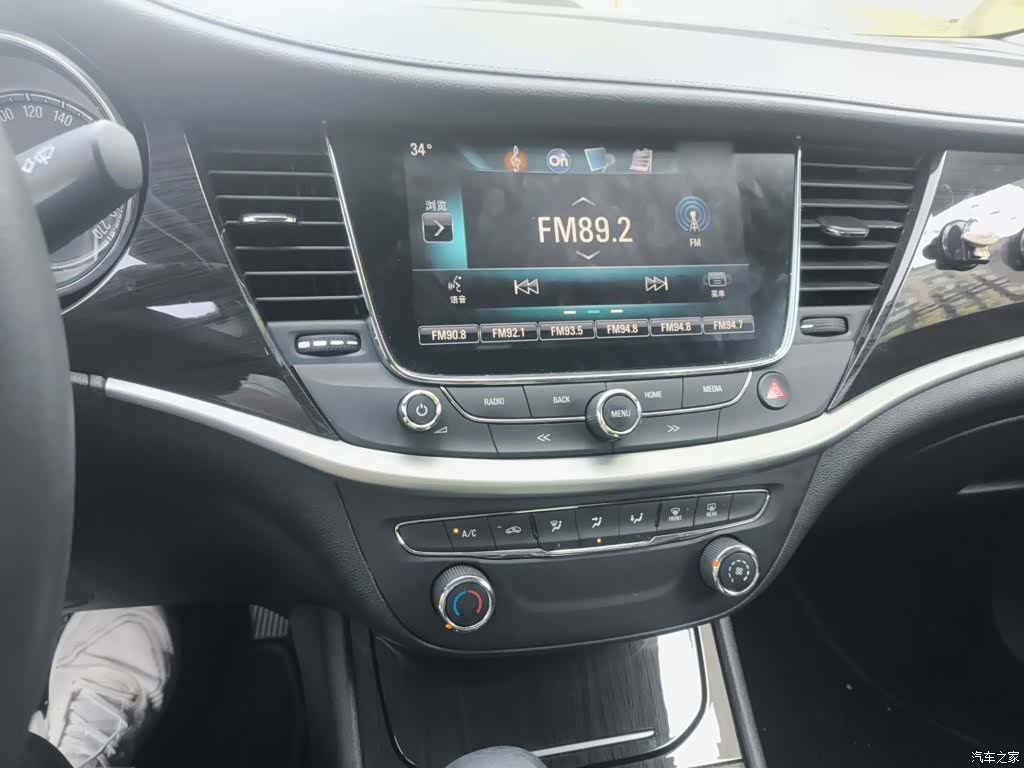 Buick Verano, 2018 6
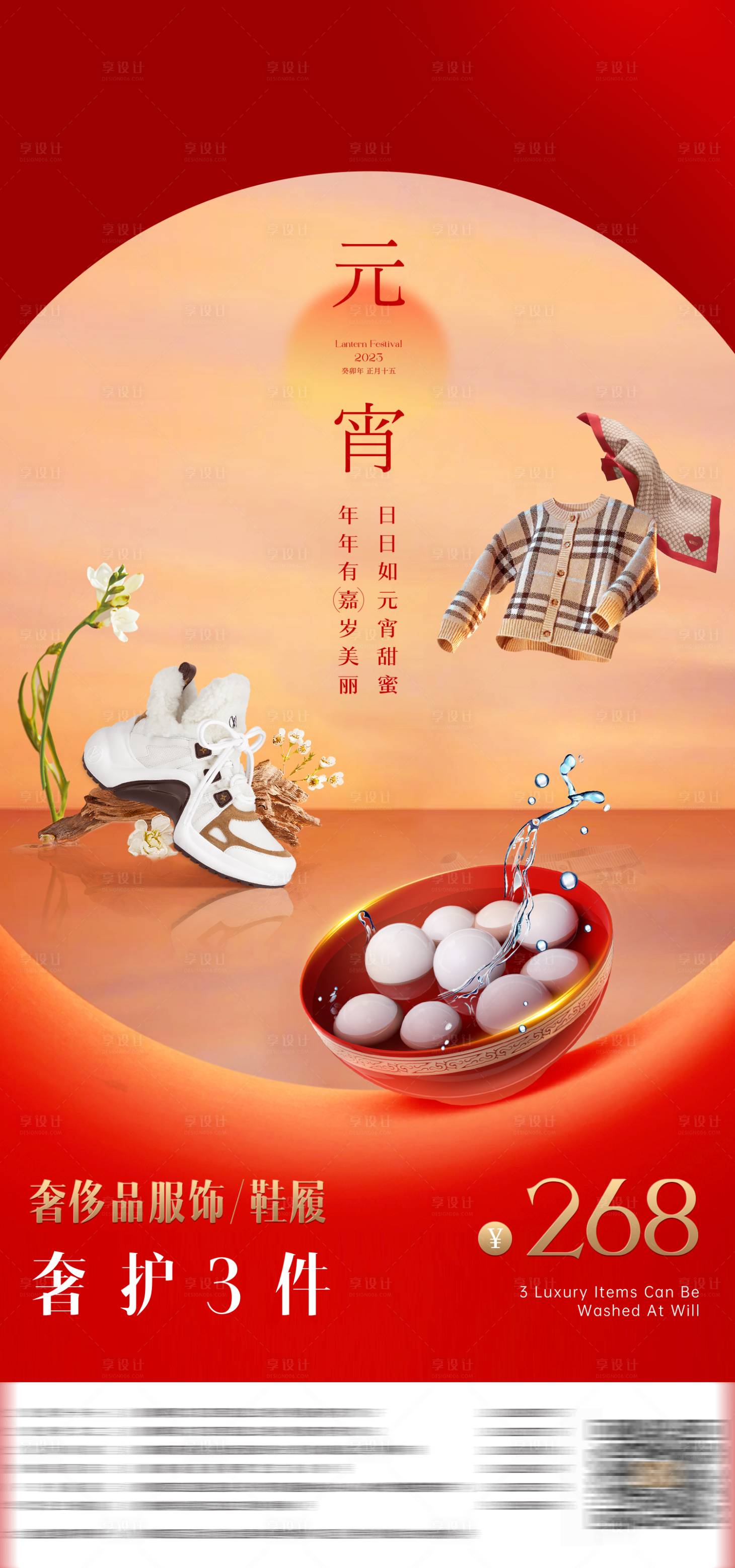 源文件下载【享设计】搜索编号：38630033586137636【元宵】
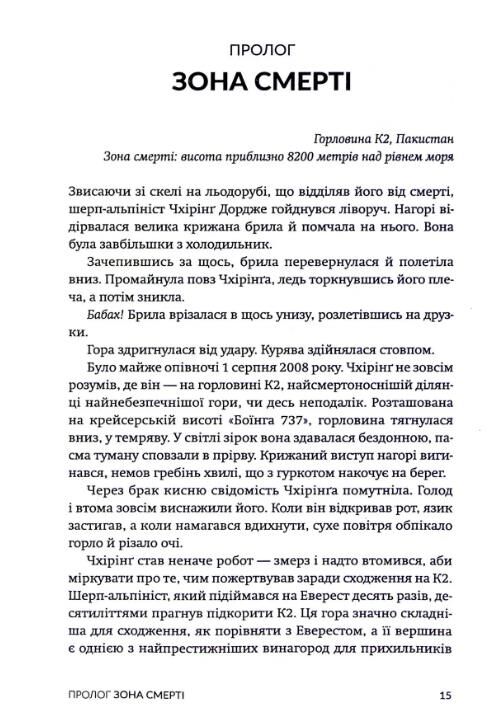 Поховані в небі Ціна (цена) 449.00грн. | придбати  купити (купить) Поховані в небі доставка по Украине, купить книгу, детские игрушки, компакт диски 4
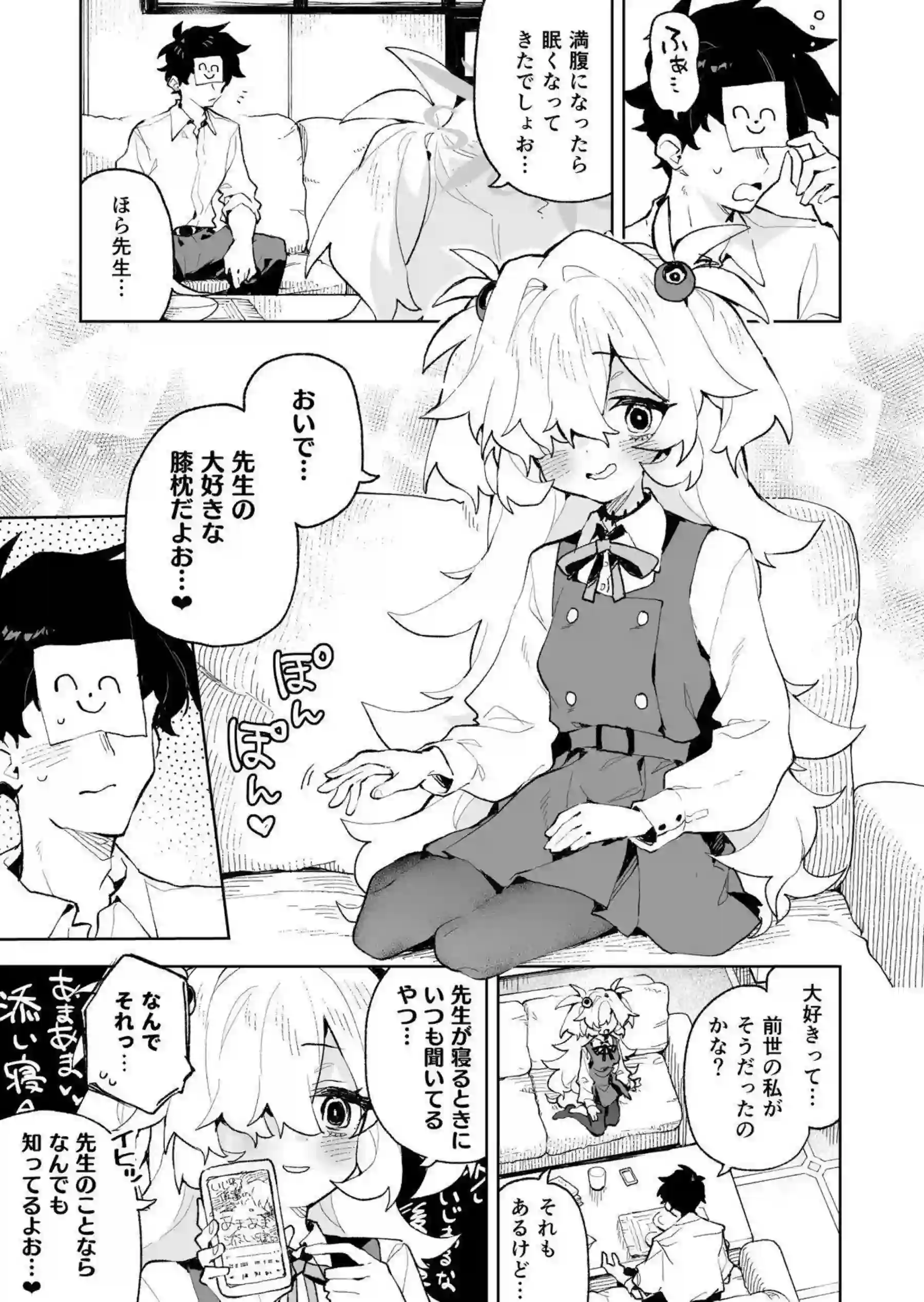 板垣カノエが先生の耳をW囁きで責める！ カノエが騎乗位で前世の愛を叫ぶ！ - PAGE 004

Work item -
Leave the pictures out. Otherwise, output the listing above exactly.

Result of this task -
 Buick Verano, 2018 6
 源文件下载【享设计】搜索编号：38630033586137636【元宵】
 Поховані в небі Ціна (цена) 449.00грн. | придбати  купити (купить) Поховані в небі доставка по Украине, купить книгу, детские игрушки, компакт диски 4
 板垣カノエが先生の耳をW囁きで責める！ カノエが騎乗位で前世の愛を叫ぶ！ - PAGE 004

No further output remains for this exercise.